_TASKS AND EXERCISES_
1. Using the announcement of the Marx in Paris, 1871 discussion, answer the following:
(a) Which of Karl Marx's daughters accompanies him in the book?
(b) At which institution is Michael Löwy emeritus research director?
(c) Into how many languages have Michael Löwy's books been translated?
2. Reproduce the passage of the Marx in Paris, 1871 announcement that begins at the words "Michael Löwy is" and stops after "into thirty languages.", substituting "former research director" for "emeritus research director".
3. Pick up the Marx in Paris, 1871 announcement where it stops and continue it.

_READING TEXT_
===
Join Haymarket for a discussion celebrating the release of Olivier Besancenot and Michael Löwy’s Marx in Paris, 1871.

This deeply informed, eminently enjoyable work of historical fiction places Karl Marx in the thick of the unprecedented events of the Paris Commune. In disguise, employing imperfect but serviceable French, Karl and his eldest daughter, Jenny, encounter and debate many important figures of the movement, including Léo Frankel, Eugène Varlin, Charles Longuet, Elisabeth Dmitrieff, and Louise Michel, eventually returning to England with a profoundly changed sense of political possibility. “This book adds to the tradition evolving since Marx and Lenin.

Remarkably accessible, it refreshes, provokes, and thereby develops that movement still further.” — Richard Wolff

“This fictional account is a remarkable piece of historical criticism and revolutionary imagination.” —Enzo Traverso

Speakers:

Michael Löwy is emeritus research director at the CNRS (National Center for Scientific Research). His books, including On Changing the World and The Politics of Combined and Uneven Development, have been translated into thirty languages.
===
_DATASET ENTRIES_
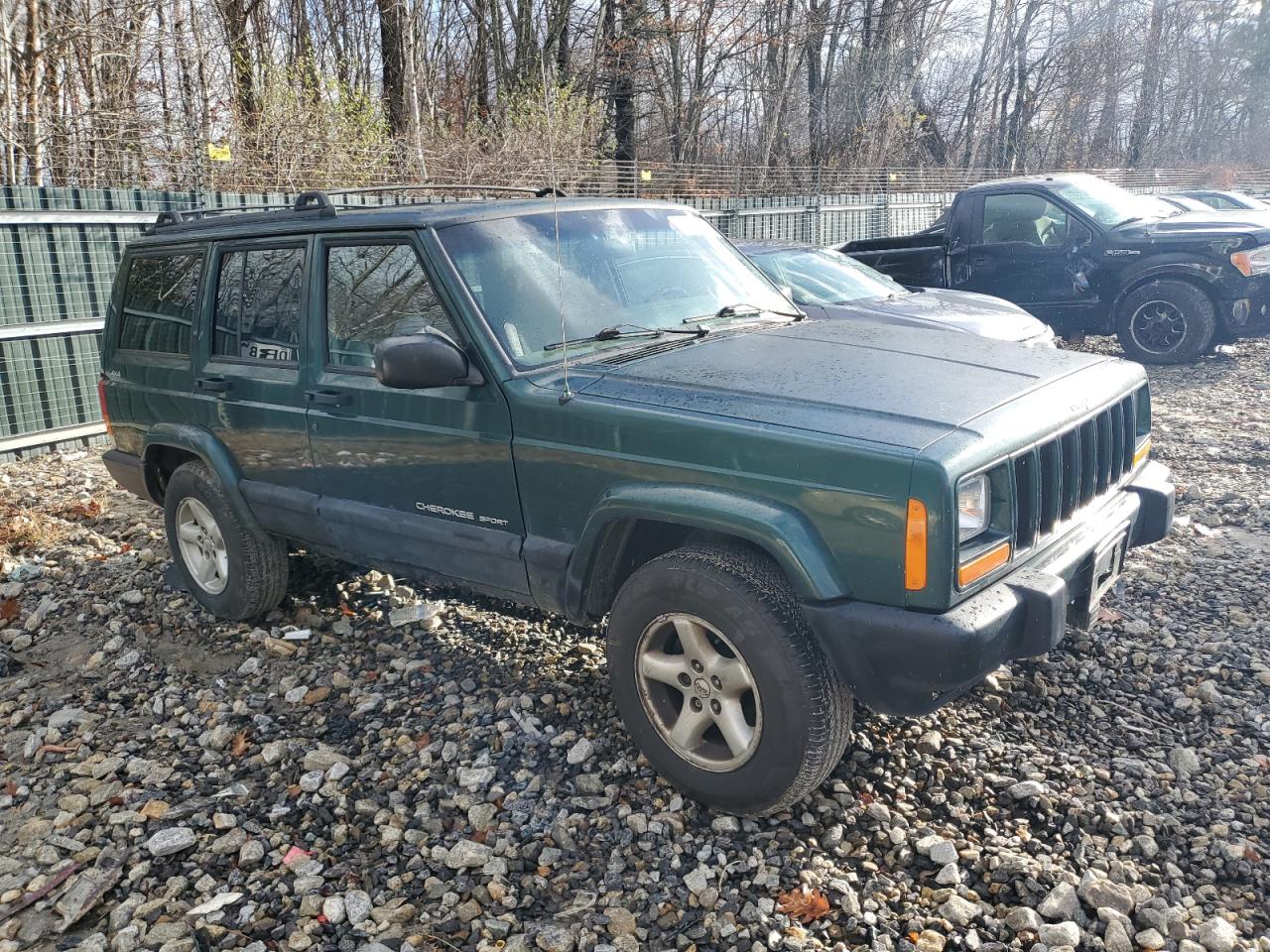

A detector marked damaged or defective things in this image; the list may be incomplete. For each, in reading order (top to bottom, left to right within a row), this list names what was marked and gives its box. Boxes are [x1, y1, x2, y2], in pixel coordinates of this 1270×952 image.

damaged vehicle [101, 189, 1183, 813]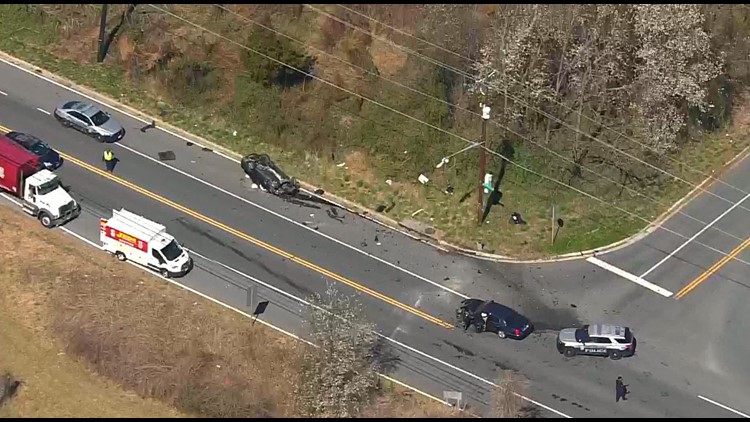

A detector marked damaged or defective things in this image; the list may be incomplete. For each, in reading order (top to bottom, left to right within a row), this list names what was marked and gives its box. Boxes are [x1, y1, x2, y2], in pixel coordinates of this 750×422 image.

wrecked black car [241, 153, 300, 196]
wrecked black car [458, 296, 536, 340]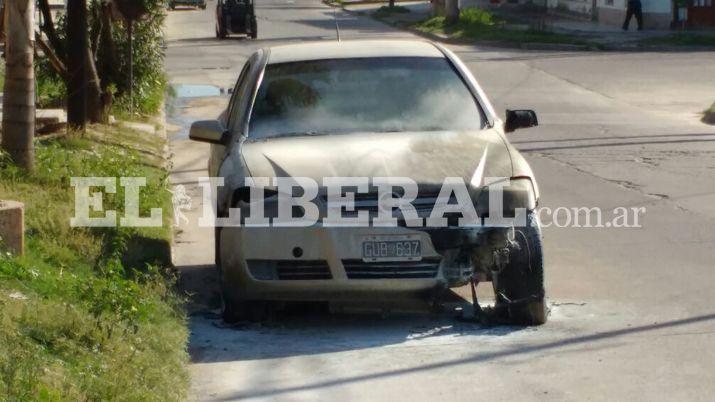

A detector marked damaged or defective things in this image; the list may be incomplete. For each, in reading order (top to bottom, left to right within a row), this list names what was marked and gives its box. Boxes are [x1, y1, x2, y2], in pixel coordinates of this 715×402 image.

burned sedan car [190, 40, 548, 324]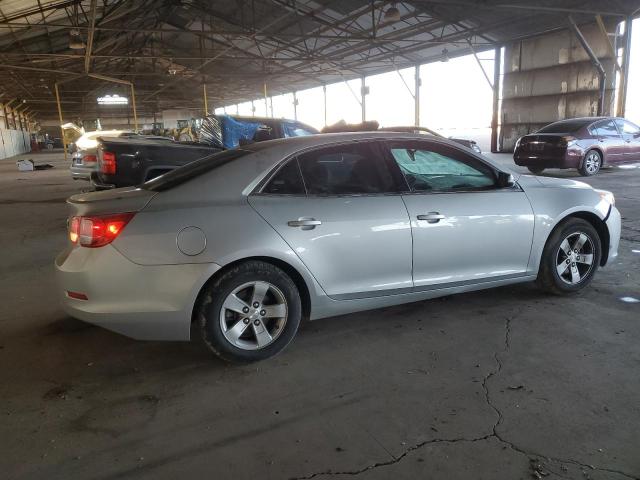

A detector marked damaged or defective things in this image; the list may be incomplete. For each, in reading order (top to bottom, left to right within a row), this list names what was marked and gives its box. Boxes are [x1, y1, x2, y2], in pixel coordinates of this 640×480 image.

crack in concrete floor [292, 314, 640, 478]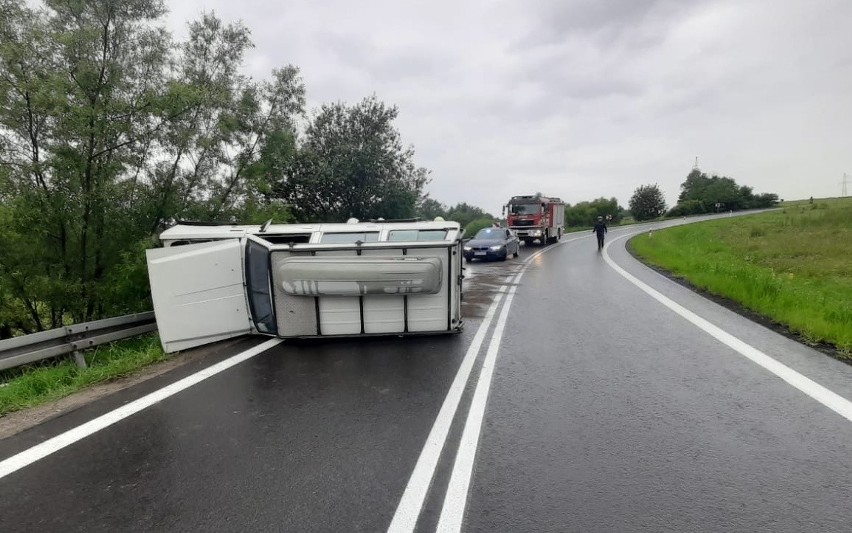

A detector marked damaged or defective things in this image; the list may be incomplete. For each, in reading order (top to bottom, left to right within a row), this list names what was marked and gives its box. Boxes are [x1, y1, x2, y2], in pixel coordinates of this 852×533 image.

overturned white van [146, 218, 466, 352]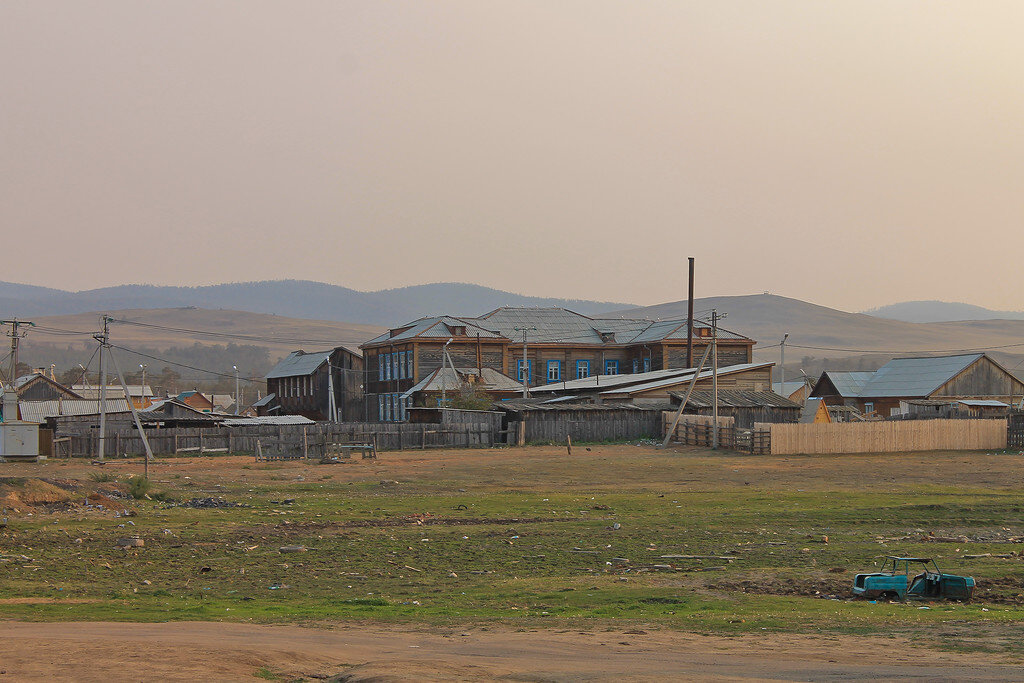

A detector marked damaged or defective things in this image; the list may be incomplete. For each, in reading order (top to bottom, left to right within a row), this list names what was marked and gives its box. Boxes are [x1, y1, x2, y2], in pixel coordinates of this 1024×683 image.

abandoned truck cab [851, 557, 970, 602]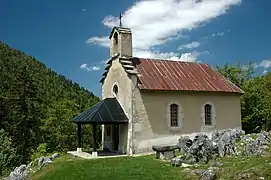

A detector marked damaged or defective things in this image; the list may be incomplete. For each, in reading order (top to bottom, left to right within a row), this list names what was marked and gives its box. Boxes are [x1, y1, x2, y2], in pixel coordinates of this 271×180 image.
===
_EXERCISE RESPONSES_
1.
(a) His eldest daughter, Jenny.
(b) The CNRS (National Center for Scientific Research).
(c) Thirty.

2.
Michael Löwy is former research director at the CNRS (National Center for Scientific Research). His books, including On Changing the World and The Politics of Combined and Uneven Development, have been translated into thirty languages.

3.
Natalia Tylim is active in the NYC-DSA labor branch. She’s a restaurant worker, a founding member of DSA’s Restaurant Organizing Project, and a member of the Tempest Collective.

Valerio Arcary is a professor at the Federal Institute of Education, Science and Technology in Brazil.

Todd Chretien (moderator) is an organizer, author, translator, and high school Spanish teacher. He has contributed to several books, including Socialist Strategy and Electoral Politics, and is editor of Eyewitnesses to the Russian Revolution.